A hacker known as Weev was sentenced to 41 months in jail for revealing the personal details of 114,000 iPad users.

Andrew Weev Auernheimer
(Andrew 'Weev' Auernheimer was convicted of stealing 114,000 email addresses associated with iPad user on At&T's network. (Credit: Wikimedia Commons)

Last November 27-year-old Auernheimer was convicted of identify fraud and conspiracy to access a computer with authorisation after accessing a server belonging to US mobile phone network AT&T, and collect the email addresses of 114,000 customers.

Among the list of email address leaked were those belonging to film mogul Harvey Weinstein, New York mayor Michael Bloomberg, White House Chief of Staff Rahm Emanuel and TV presenter Diane Sawyer.

Auernheimer was able to access the information because AT&T had left the addresses unencrypted on the internet and available for anyone with a web browser to access them.

Each charge carried with it a potential prison terms of five years. At the sentencing in New Jersey on Monday, the Judge sentenced Aurenheimer to 41 months in jail followed by three years of supervised release.

In court federal prosecutors listed among the reasons for a harsher sentence a Reddit AMA (ask me anything) which Aurenheimer took part in on Sunday night, ahead of sentencing. In it, Aurenheimer said:

"My regret is being nice enough to give AT&T a chance to patch before dropping the dataset to Gawker. I won't nearly be as nice next time."

Troll

Auernheimer is a self-described troll and "grey-hat hacker" and having obtained the information, he decided to share the information with the Gawker website rather than the authorities. Auernheimer explaining his reasoning behind this decision in a recent article for TechCrunch:

"I did this because I despised people I think are unjustly wealthy and wanted to embarass them. I thought this is the United States of America where we have the right to do basic arithmetic and query public webservers."

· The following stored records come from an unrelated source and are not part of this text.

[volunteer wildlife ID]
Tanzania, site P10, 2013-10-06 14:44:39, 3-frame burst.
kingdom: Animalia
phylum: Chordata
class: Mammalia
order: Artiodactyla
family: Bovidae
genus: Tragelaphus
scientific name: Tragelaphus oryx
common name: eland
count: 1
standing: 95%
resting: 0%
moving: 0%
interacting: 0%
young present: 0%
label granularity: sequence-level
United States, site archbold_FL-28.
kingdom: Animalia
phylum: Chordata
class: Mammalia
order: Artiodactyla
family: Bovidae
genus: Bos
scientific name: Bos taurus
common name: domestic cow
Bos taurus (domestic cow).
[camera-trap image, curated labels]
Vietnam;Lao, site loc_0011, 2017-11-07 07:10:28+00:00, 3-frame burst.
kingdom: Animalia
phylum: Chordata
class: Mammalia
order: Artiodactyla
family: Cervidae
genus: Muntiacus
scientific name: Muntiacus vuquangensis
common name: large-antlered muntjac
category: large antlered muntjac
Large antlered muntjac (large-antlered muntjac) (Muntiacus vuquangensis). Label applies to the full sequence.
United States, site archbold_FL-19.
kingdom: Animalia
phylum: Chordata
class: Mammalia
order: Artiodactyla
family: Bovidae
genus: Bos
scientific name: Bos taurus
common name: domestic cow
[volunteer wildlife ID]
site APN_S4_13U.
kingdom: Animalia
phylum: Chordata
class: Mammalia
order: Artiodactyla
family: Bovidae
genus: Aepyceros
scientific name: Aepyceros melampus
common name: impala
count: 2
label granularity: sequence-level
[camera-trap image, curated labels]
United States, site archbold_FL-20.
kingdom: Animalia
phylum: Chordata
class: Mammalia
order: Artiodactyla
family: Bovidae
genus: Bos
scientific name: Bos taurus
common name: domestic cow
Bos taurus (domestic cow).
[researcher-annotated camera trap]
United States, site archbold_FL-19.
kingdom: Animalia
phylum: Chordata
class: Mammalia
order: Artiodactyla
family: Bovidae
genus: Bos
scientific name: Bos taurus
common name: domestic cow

In the same article Auernheimer went on to compare his situation to that facing Reddit co-founder Aaron Swartz before his suicide earlier this year.

"Ivy league educated and wealthy, Aaron dealt with his indictment so badly because he thought he was part of a special class of people that this didn't happen to. I am from a rundown shack in Arkansas. I spent many years thinking people from families like his got better treatment than me. Now I realize the truth: The beast is so monstrous it will devour us all. None will be spared."

Some believe the conviction of Auernheimer lays down a potentially worrying precedent for cyber-security professionals. In an opinion piece for Wired last year security Researcher Matt Blaze sums up his feels on the situation:

"Because computer science has yet to discover a systematic way to find and fix all the vulnerabilities in real-world systems before they get deployed, independent security researchers who discover and report weaknesses have become an essential part of the security ecosystem. "

Blaze continues: "Continually poking at systems to seek out hidden flaws is the only hope we have of staying ahead of the bad guys, and the software industry has largely come to recognize that the motley assortment of academics, consultants, and hackers who look for security holes are a community to be cultivated and encouraged - even if the proof of vulnerability they bring may sometimes be painful and embarrassing."